Required work –
Without the pictures, copy all of the data exactly.

[Entries taken from a collection]
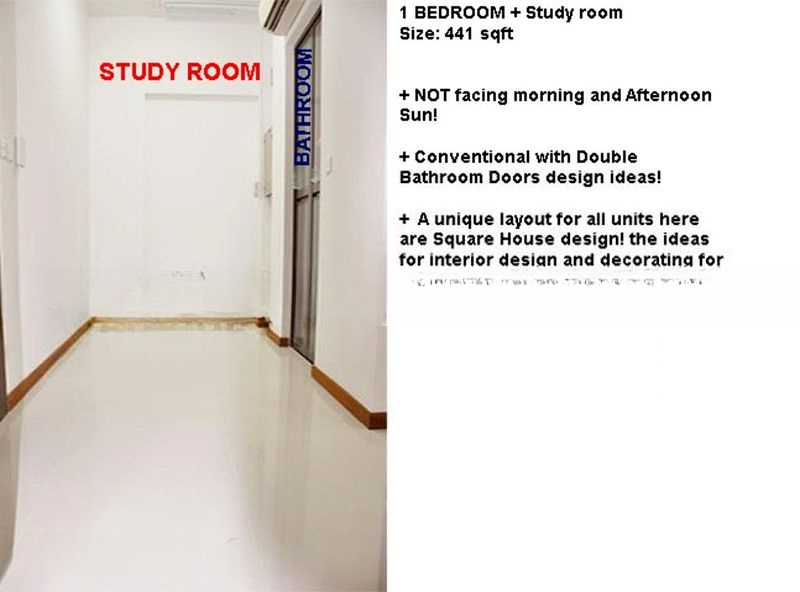 VIBES@UPPER SERANGOON 5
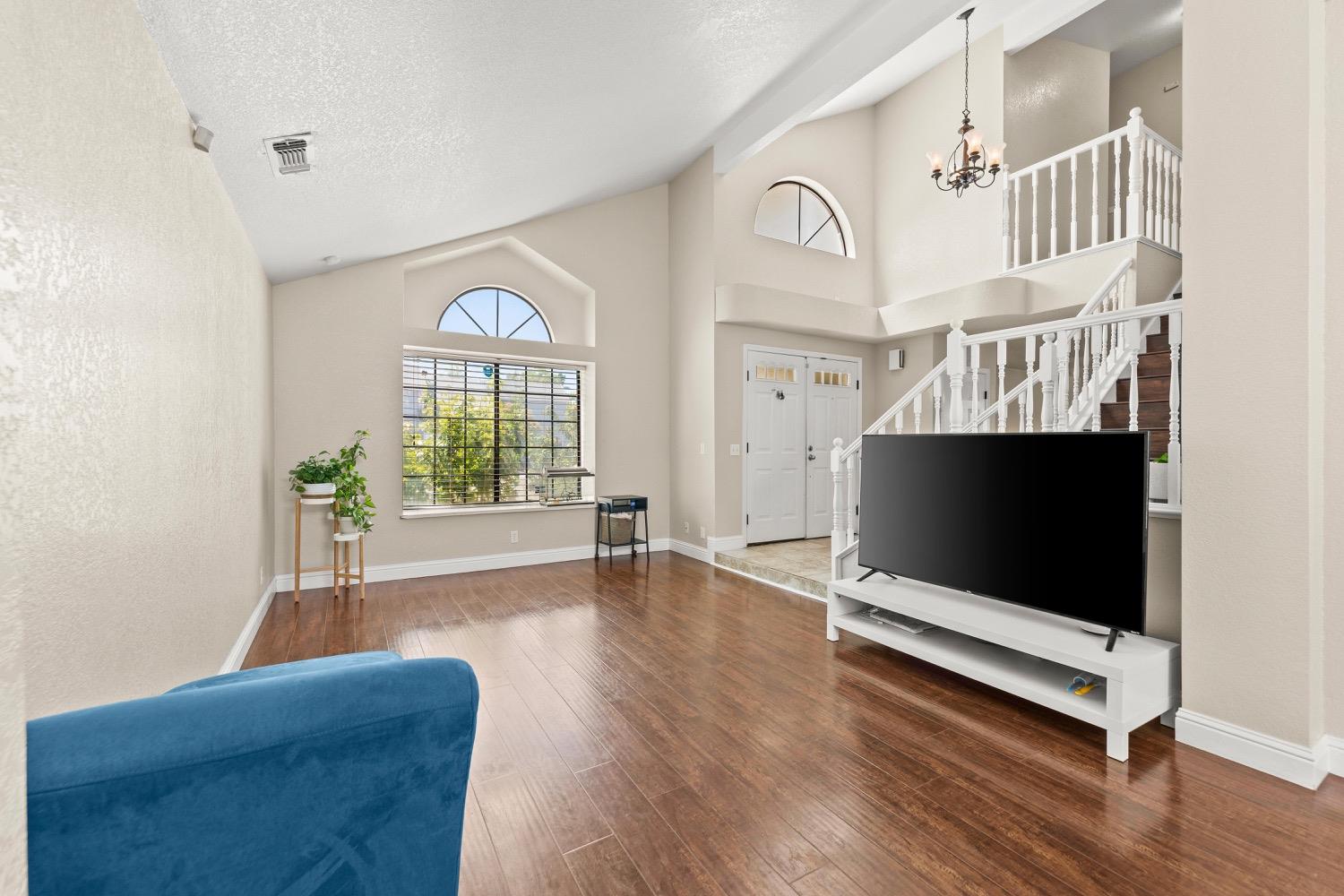 8779 Brittany Park Drive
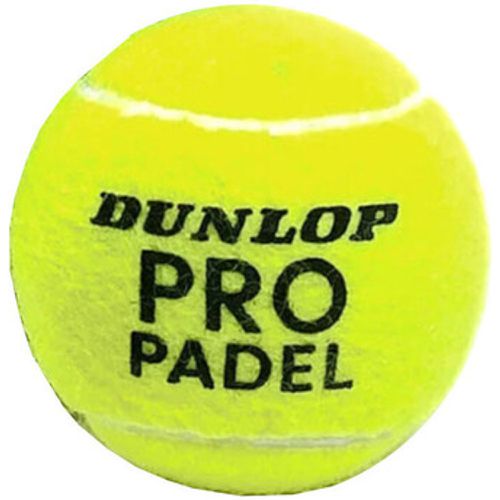 Dunlop Sportzubehör 601552 - Dunlop - Modalova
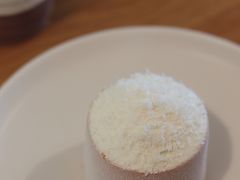 -COFFEEOLOGY咖啡学(天银店)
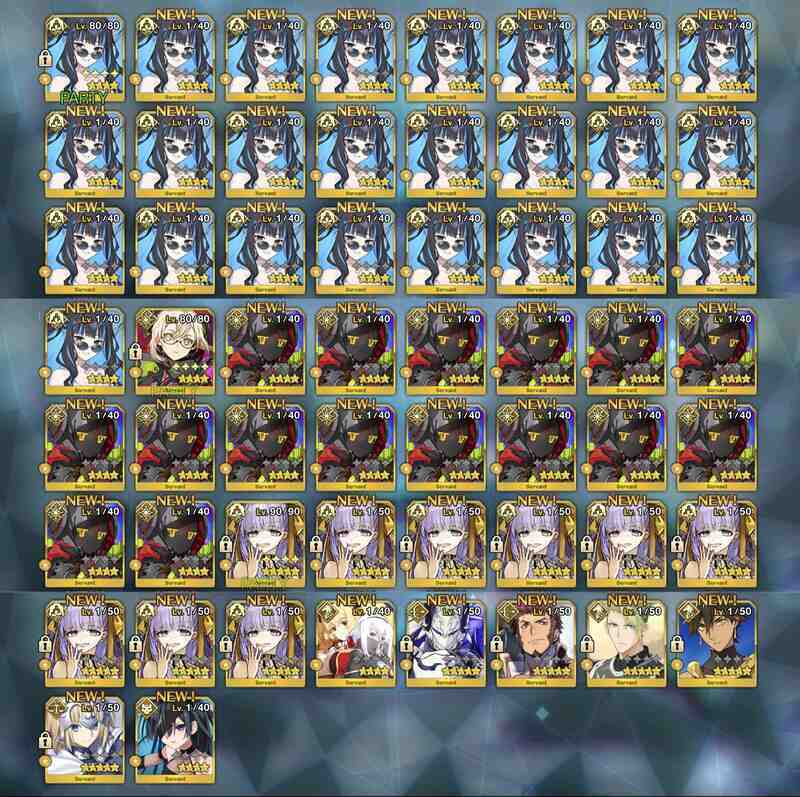 20250508224932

Answer to this problem –
 VIBES@UPPER SERANGOON 5
 8779 Brittany Park Drive
 Dunlop Sportzubehör 601552 - Dunlop - Modalova
 -COFFEEOLOGY咖啡学(天银店)
 20250508224932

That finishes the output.